– Она не призрак, – говорит Нико, но Огаст уже за дверью. Уэс все-таки подал ей идею. Она не знает, как помочь Джейн, но первое правило – начинать с того, что ты знаешь. Она знает, что Джейн из Нью-Йорка. Поэтому с этого и надо начать – с кофе и бейгла.
– Я не помню, – говорит она, когда Огаст спрашивает. – У меня много с чем так. Я помню, что приехала сюда. Я знаю, что до этого что-то было. Но я не помню, что именно было и как я себя чувствовала, пока что-то не вызывает
– Все в порядке, – говорит Огаст и протягивает ей кофе с одним кусочком сахара и простой бейгл со сливочным сыром. – Ты жила в Нью-Йорке как минимум пару лет. Ты не могла не покупать себе кофе с бейглом. Мы воспользуемся методом исключения.
Джейн откусывает один раз и морщит нос.
– Сомневаюсь, что это оно.
Следующие четыре дня Огаст приносит ей разные кофе и бейглы. Черный и отруби с лососем. Капучино с корицей и поджаренный пармезан с чесноком. Только на пятый день (шоколадная крошка и арахисовая паста) она открывает бумажный пакет, нюхает и говорит:
– О боже.
– Господи, – говорит Огаст, когда Джейн проглатывает половину за раз, как удав. – Каждый ньюйоркец в радиусе пятидесяти километров только что почувствовал раздражение, но сам не понял почему.
– Да. Парень в закусочной всегда смотрел на меня с отвращением.
– Раз уж на то пошло, почему бы не съесть пончик?
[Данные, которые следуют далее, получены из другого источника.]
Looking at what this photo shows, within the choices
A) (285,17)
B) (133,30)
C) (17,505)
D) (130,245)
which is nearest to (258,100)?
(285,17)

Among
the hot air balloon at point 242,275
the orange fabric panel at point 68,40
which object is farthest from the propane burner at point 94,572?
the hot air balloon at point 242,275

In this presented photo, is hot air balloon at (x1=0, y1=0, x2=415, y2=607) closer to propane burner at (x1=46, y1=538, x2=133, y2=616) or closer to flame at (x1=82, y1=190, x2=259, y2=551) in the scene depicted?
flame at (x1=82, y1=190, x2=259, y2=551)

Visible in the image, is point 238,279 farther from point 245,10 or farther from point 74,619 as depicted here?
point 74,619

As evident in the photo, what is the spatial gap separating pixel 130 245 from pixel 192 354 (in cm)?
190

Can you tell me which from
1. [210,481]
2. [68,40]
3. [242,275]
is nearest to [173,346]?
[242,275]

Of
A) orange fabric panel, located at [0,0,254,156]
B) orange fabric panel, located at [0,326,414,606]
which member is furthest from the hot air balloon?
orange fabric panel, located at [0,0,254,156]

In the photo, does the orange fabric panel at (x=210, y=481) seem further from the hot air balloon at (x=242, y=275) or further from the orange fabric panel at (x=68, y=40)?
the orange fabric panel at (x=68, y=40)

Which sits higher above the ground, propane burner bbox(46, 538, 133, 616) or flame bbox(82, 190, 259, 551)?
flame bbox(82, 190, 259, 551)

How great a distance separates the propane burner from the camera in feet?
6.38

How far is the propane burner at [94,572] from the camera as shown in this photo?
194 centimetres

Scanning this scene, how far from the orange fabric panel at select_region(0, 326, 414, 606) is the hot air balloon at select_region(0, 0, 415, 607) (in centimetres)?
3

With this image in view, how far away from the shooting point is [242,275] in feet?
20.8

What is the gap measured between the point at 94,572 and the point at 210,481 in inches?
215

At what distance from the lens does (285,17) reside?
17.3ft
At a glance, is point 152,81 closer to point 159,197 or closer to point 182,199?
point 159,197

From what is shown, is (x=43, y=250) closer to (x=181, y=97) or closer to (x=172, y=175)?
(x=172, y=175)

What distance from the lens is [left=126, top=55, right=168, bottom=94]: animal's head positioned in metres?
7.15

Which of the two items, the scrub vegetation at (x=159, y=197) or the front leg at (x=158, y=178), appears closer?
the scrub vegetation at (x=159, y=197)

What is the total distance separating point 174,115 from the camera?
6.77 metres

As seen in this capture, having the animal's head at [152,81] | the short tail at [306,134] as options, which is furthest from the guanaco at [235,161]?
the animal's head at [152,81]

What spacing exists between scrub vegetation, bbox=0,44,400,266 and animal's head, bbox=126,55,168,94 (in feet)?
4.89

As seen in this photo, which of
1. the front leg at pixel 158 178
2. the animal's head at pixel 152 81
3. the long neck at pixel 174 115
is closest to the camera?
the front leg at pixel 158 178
– Не так сытно, – отвечает она с полным ртом. А потом хватает Огаст за руку и говорит: – Стой. Пять кусочков сахара! – И вот так они узнают, что Джейн – неисправимая сладкоежка. Она берет кофе с двойными сливками и пятью кусочками сахара, как какая-то маньячка. Огаст начинает приносить ей шоколадный бейгл с арахисовой пастой и кофе, полный сахара и сливок, каждое утро.
Она ездит по ветке вверх, вниз и обратно вверх. Во вторник днем – через Ист-Ривер и по Манхэттенскому мосту, мимо всех достопримечательностей, которые она в детстве клеила на углы конвертов в виде почтовых марок. В субботу утром – в «Кони-Айленд» к арочным стропилам станции, в окружении маленьких детей с мягкими шляпами и полосками солнцезащитного крема и безропотных родителей с пляжными сумками.
– Кто ходит на пляж в марте? – ворчит Огаст, пока они ждут, когда поезд выедет обратно с «Кони-Айленда», конечной остановки ветки. Поезд нигде не стоит так долго. Джейн любит утверждать, что можно услышать океан, если хорошенько прислушаться.
– Да ладно тебе, пикники на берегу в честь конца зимы? – говорит Джейн, размахивая бейглом в воздухе. –
Она смотрит на Огаст, как будто ждет ответа, как будто это шутка, а до Огаст не дошло. Огаст морщится и продолжает есть.
Они сидят, едят бейглы и разговаривают. Ничего другого не остается: Огаст зашла в тупик. Без зацепок про семью или ее жизнь в Нью-Йорке Джейн – главный источник.
Ее главный источник и теперь ее друг.
И все. Ничего больше. Другого быть не может.
Огаст смотрит на арахисовую пасту, оставшуюся на губе Джейн.
Все в порядке.
В среду Джейн, откусив в третий раз бейгл, вспоминает свою начальную школу.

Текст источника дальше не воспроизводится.